The pound has suffered a mysterious sudden collapse, causing one expert to say the foreign exchange market bears an “uncanny resemblance to the five stages of grief” after the Brexit vote.
The Bank of England said it was “looking into” the flash crash that sent sterling plunging 6% overnight - its lowest value since Britain voted to leave the EU.
At one point it was worth almost one euro, and Travel money expert FairFX claims that some airports are already offering less than €1 to the pound.
One HSBC expert said Sterling was performing so badly it was now the “de facto official opposition” to the UK government’s policies.
In a damning assessment, David Bloom, chief currencies analyst at HSBC said: “Sterling used to be a relatively simple currency that used to trade on cyclical events and data, but now it has become a political and structural currency. This is a recipe for weakness given its twin deficits.

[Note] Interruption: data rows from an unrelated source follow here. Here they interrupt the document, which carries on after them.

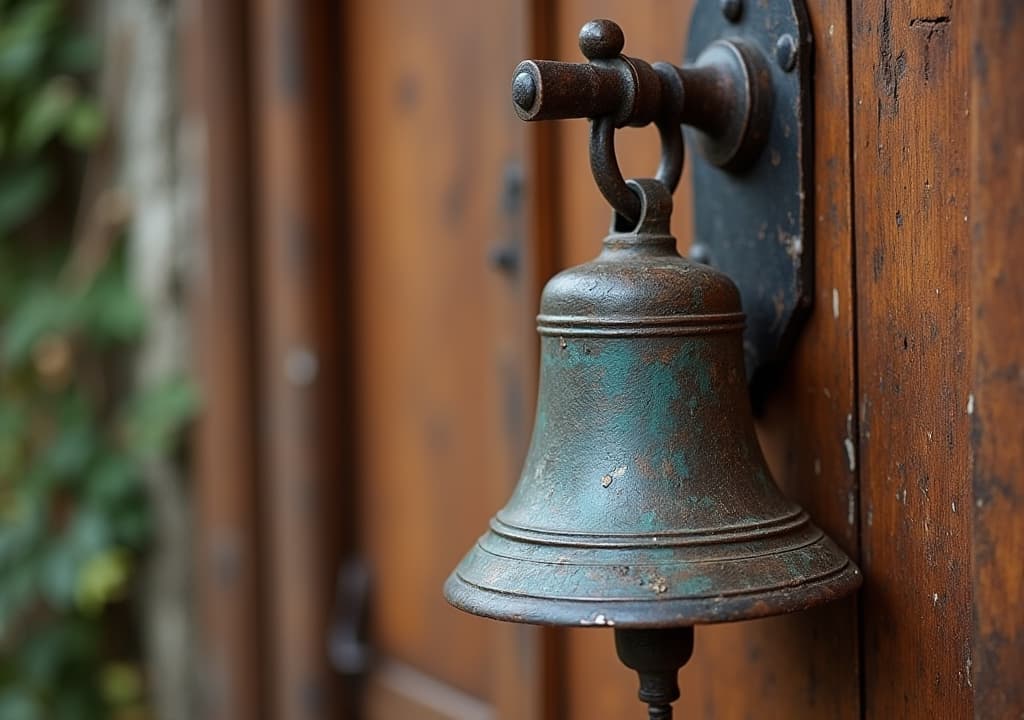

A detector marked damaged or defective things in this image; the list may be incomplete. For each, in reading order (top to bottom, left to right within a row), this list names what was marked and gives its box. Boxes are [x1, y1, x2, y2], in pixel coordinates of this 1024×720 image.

corroded metal surface [444, 181, 860, 632]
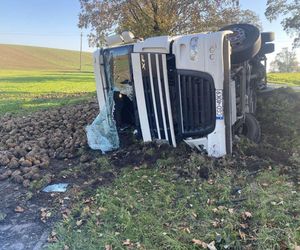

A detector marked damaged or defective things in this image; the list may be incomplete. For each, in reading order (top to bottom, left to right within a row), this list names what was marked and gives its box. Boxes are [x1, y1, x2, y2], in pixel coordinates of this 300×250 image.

overturned white truck [91, 23, 274, 156]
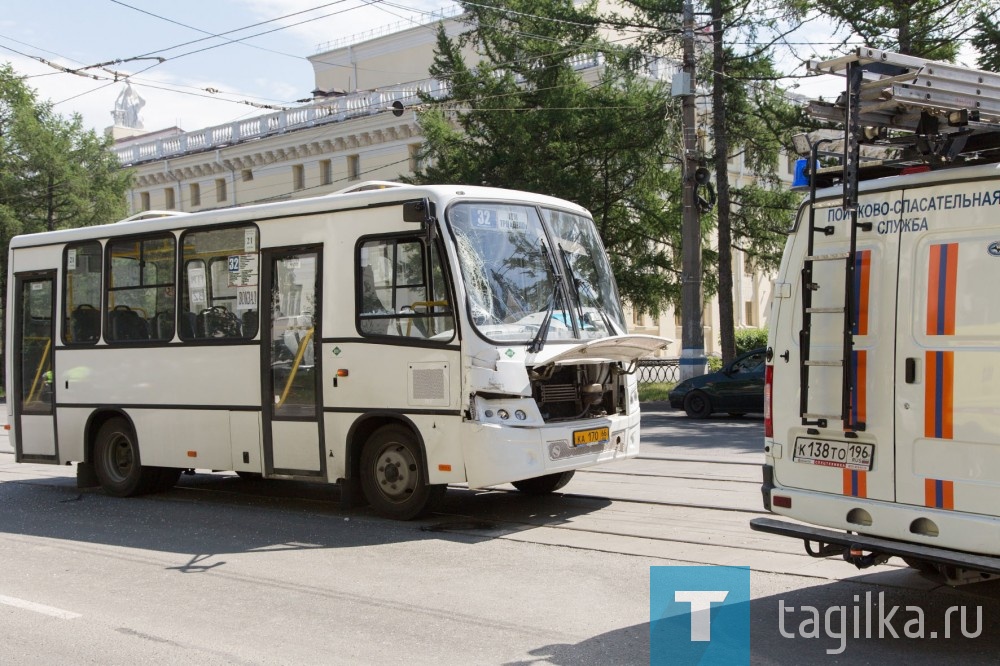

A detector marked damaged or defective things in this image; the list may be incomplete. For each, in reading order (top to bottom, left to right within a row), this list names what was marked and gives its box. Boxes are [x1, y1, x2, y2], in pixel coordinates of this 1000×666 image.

damaged windshield [448, 201, 620, 344]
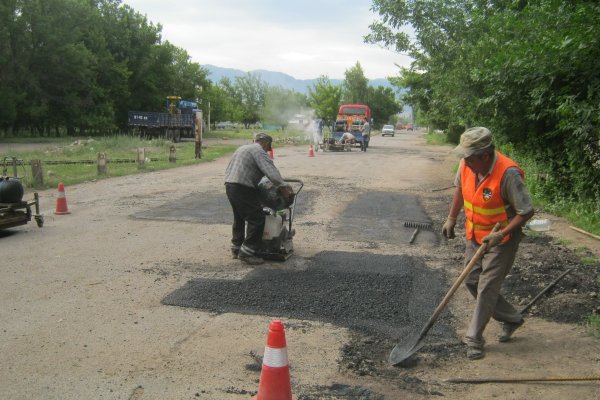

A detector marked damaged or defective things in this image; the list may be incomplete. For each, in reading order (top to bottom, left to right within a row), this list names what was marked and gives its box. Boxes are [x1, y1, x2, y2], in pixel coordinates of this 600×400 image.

asphalt patch [130, 189, 318, 223]
asphalt patch [330, 192, 438, 245]
damaged road [1, 132, 600, 400]
asphalt patch [162, 250, 452, 340]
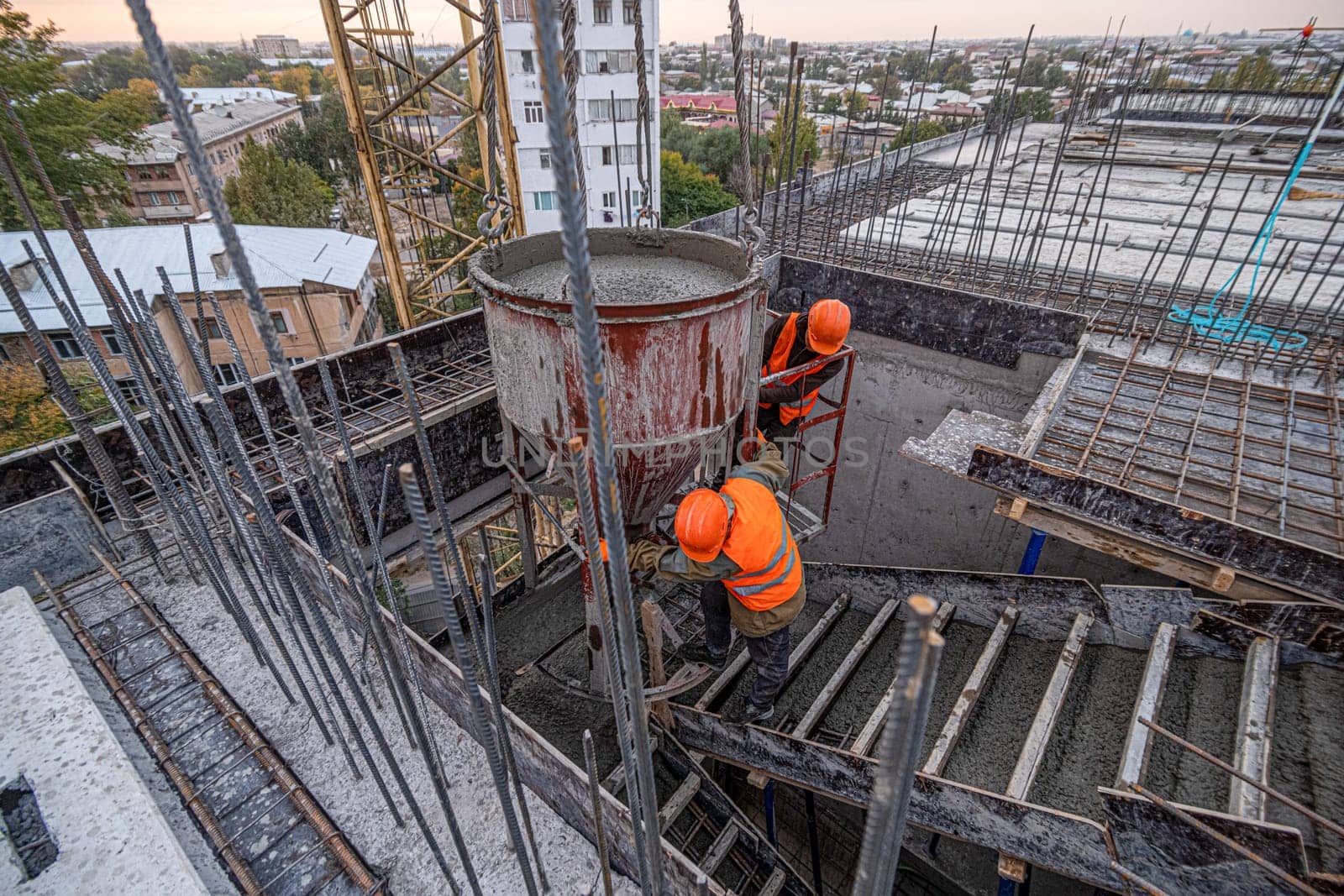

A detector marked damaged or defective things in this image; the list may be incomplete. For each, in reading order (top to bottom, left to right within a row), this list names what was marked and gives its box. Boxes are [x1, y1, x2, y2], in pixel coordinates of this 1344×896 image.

rusty metal hopper [467, 228, 763, 529]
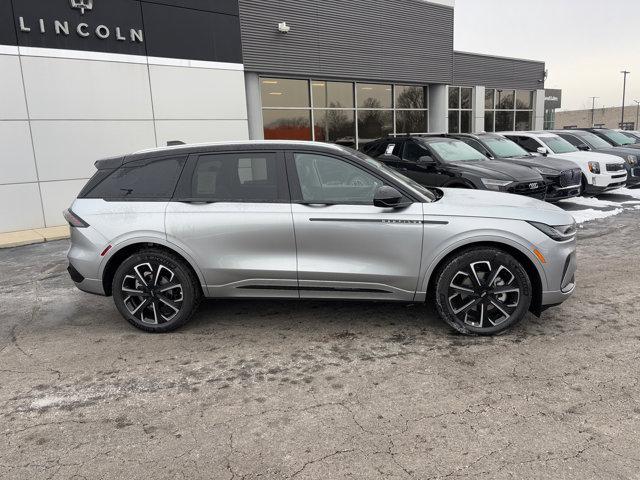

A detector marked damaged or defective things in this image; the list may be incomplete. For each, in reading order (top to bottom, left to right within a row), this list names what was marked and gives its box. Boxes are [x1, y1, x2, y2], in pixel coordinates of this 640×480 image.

cracked pavement [1, 208, 640, 478]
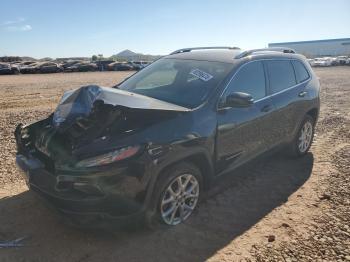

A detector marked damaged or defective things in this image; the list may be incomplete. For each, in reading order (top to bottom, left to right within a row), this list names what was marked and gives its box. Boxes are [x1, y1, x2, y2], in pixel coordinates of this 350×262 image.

damaged front end [14, 86, 189, 227]
crumpled hood [52, 85, 189, 127]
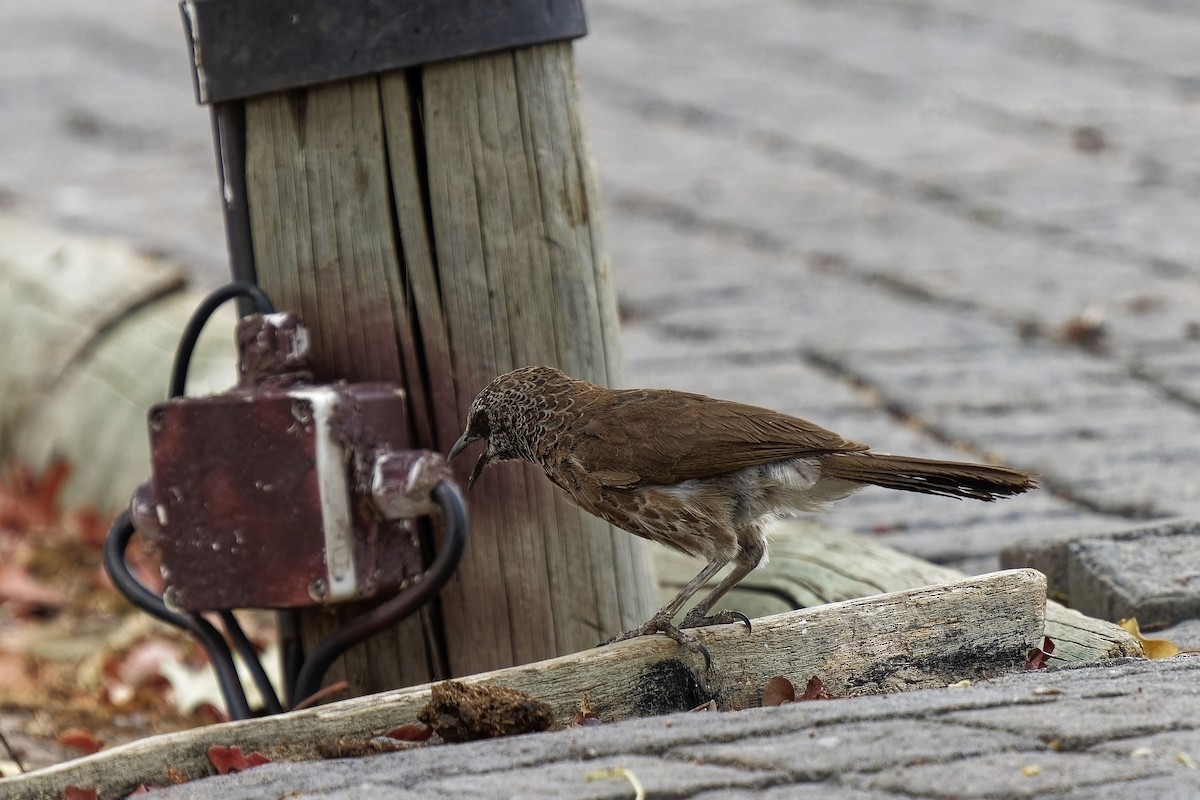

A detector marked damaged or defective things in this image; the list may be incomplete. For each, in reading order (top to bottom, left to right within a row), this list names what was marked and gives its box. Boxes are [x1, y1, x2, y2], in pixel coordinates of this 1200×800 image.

rusty metal bracket [180, 0, 588, 104]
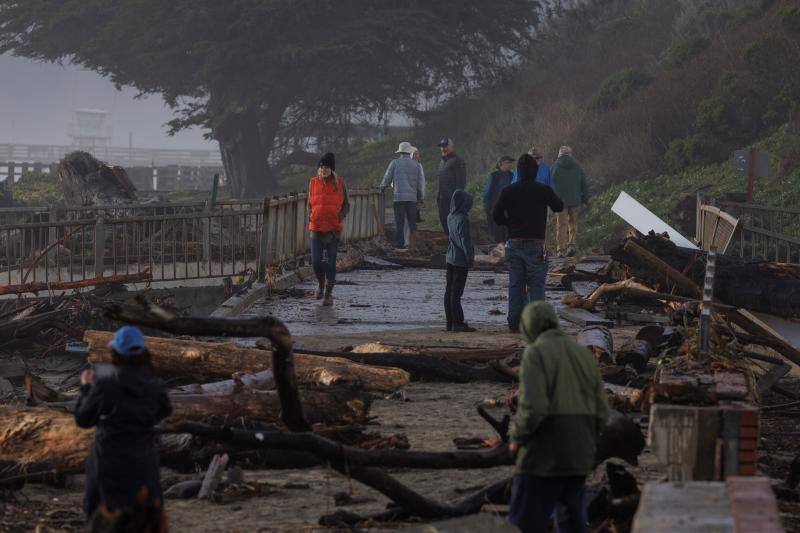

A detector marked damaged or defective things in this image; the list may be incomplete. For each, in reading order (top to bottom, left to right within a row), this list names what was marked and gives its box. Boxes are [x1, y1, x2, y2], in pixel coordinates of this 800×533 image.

broken fence [0, 187, 384, 286]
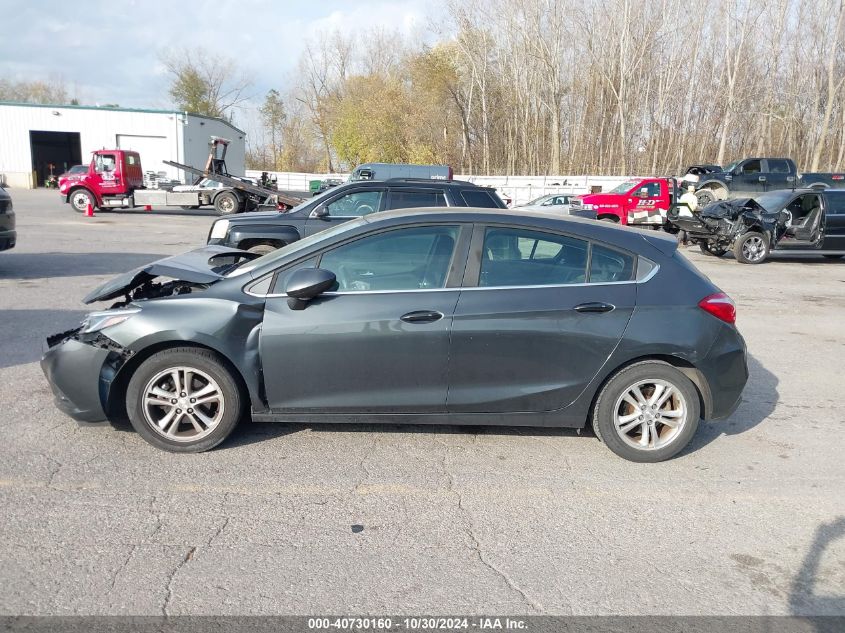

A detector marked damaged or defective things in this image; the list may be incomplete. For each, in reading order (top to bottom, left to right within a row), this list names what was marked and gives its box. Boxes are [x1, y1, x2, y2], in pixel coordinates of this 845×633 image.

crumpled hood [82, 244, 254, 304]
damaged gray hatchback [39, 207, 744, 460]
wrecked vehicle [44, 207, 744, 460]
cracked asphalt [0, 189, 840, 612]
damaged black car [668, 190, 844, 264]
wrecked vehicle [668, 189, 844, 266]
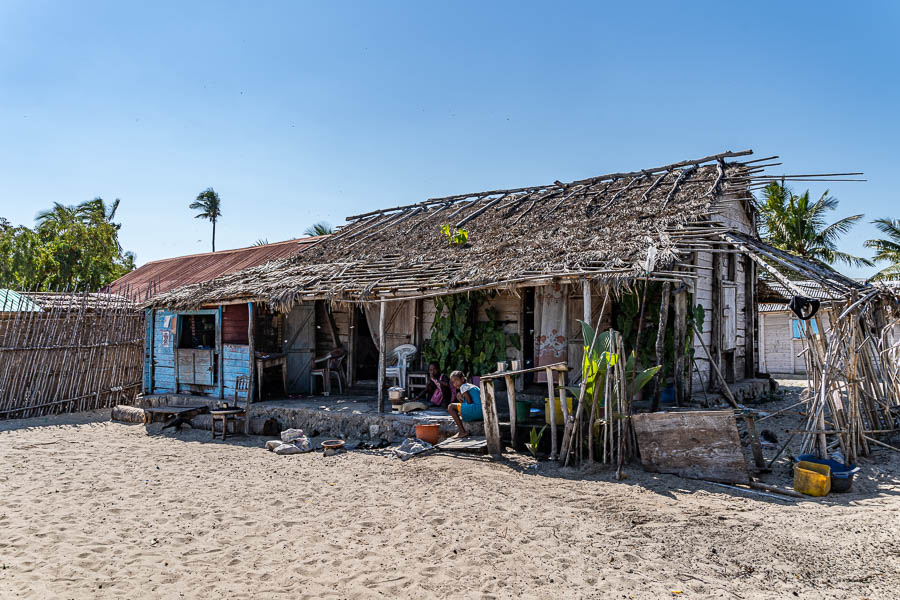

“The currency is now the de facto official opposition to the government’s policies,” The Financial Times reported Bloom as saying.
Analysts blaming a “rogue algorithm” that reacted to Brexit headlines for the shocking crash.
“The FX market is exhibiting an uncanny resemblance to the five stages of grief,” Bloom continued. “First, following the Brexit vote came the denial – theories circulated whether a second referendum would have to take place. Second was anger – claims the vote was unfair.
“Third was the bargaining – arguments maybe it wouldn’t be that bad, what if the UK followed the Norwegian or Switzerland model. Now the fourth a gloom is prevailing over sterling.”
The ‘flash crash’ was specifically linked to news of Brexit comments made by the French President Francois Hollande.
Adam Cole at RBC Capital Markets told poundsterlinglive that the drop was “Ostensibly triggered by harsh comments on UK exit terms from French PM Hollande”.
Kathleen Brooks at City Index said: “Apparently it was a rogue algorithm that triggered the sell off after it picked up comments made by the French President Francois Hollande, who said if Theresa May and co. want hard Brexit, they will get hard Brexit.
“These days some algos trade on the back of news sites, and even what is trending on social media sites such as Twitter, so a deluge of negative Brexit headlines could have led to an algo taking that as a major sell signal for GBP.
“Once the pound started moving lower then more technical algos could have followed suit, compounding the short, sharp, selling pressure.
“Thus, the pound has been the victim of the digital, headline-driven world that we live in today. For sterling, algorithms have become the modern-day version of a George Soros.”